クレアシオン・キャピタルは、「『日本の宝』への投資」を理念として掲げている。越境ECを通して世界へと飛び立ったピルボックスジャパンは、まさに「日本の宝」と言えるだろう。そのサプリは、中国においても光り輝く玉(ぎょく)のごとく女性たちから愛されている。今後の輝きにも注目していきたい。


クレアシオン・キャピタル 投資チーム ヴァイスプレジデント 近藤嵩


投資ファンドの目線──そもそも商品開発の姿勢が違う

越境ECで他社に先んじて成功してきたピルボックスジャパンのナレッジは、今後のビジネスにおいても必ずや生かされていくでしょう。昨年からのコロナ禍においては半年先、一年先の事業環境が読めない状況が続いています。そのようななかでも、信頼関係や厳しい現状を乗り切る馬力といったものをチームで確認できているのがピルボックスジャパンです。

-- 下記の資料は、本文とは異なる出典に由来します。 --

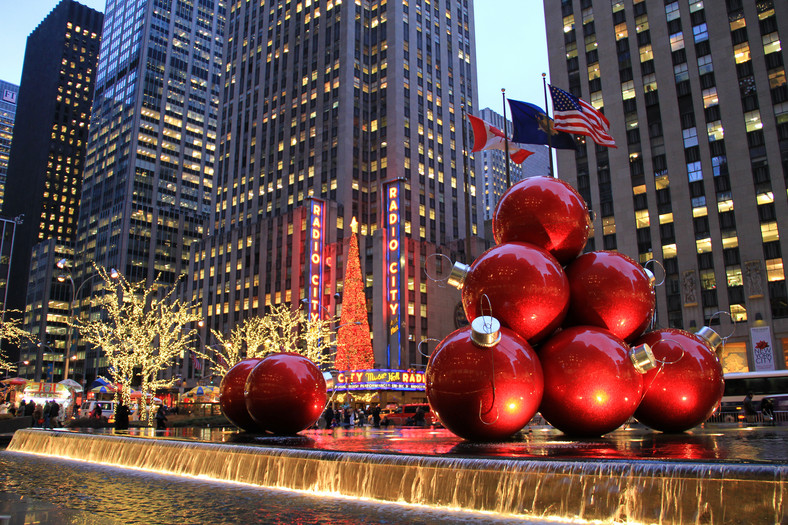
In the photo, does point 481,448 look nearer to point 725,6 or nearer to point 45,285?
point 725,6

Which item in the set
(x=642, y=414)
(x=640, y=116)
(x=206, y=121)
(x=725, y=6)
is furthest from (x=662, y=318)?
(x=206, y=121)

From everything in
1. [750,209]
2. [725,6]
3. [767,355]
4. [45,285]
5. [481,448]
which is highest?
[725,6]

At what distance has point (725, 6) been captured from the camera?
6056 cm

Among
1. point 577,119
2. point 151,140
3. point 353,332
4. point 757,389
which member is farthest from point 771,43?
point 151,140

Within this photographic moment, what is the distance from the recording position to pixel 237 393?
1355 centimetres

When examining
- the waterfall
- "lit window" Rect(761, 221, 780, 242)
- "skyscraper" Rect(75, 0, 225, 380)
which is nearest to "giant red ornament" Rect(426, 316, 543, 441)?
the waterfall

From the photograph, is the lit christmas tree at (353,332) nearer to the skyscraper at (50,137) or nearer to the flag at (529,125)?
the flag at (529,125)

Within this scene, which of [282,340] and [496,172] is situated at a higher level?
[496,172]

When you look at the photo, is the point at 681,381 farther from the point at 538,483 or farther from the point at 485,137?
the point at 485,137

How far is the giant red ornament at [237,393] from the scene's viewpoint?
1355cm

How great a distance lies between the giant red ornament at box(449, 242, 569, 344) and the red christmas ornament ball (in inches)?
16.1

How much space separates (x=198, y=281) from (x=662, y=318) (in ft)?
245

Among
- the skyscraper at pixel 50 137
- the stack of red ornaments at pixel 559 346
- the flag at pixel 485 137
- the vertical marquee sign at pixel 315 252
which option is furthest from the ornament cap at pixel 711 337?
A: the skyscraper at pixel 50 137

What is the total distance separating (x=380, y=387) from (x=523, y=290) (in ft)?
172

もちろん、商品開発に対するフィロソフィーにも大変共感しています。私は体育会でラグビーをしてきてサプリを摂るのが大好きな人間でしたので、いろいろな商品を試してきました。自分の経験と照らし合わせてみても、ピルボックスジャパンが掲げる「SAFE」「NATURAL」「EFFECTIVE」「INNOVATIVE」という4つのポリシーは優れていると感じています。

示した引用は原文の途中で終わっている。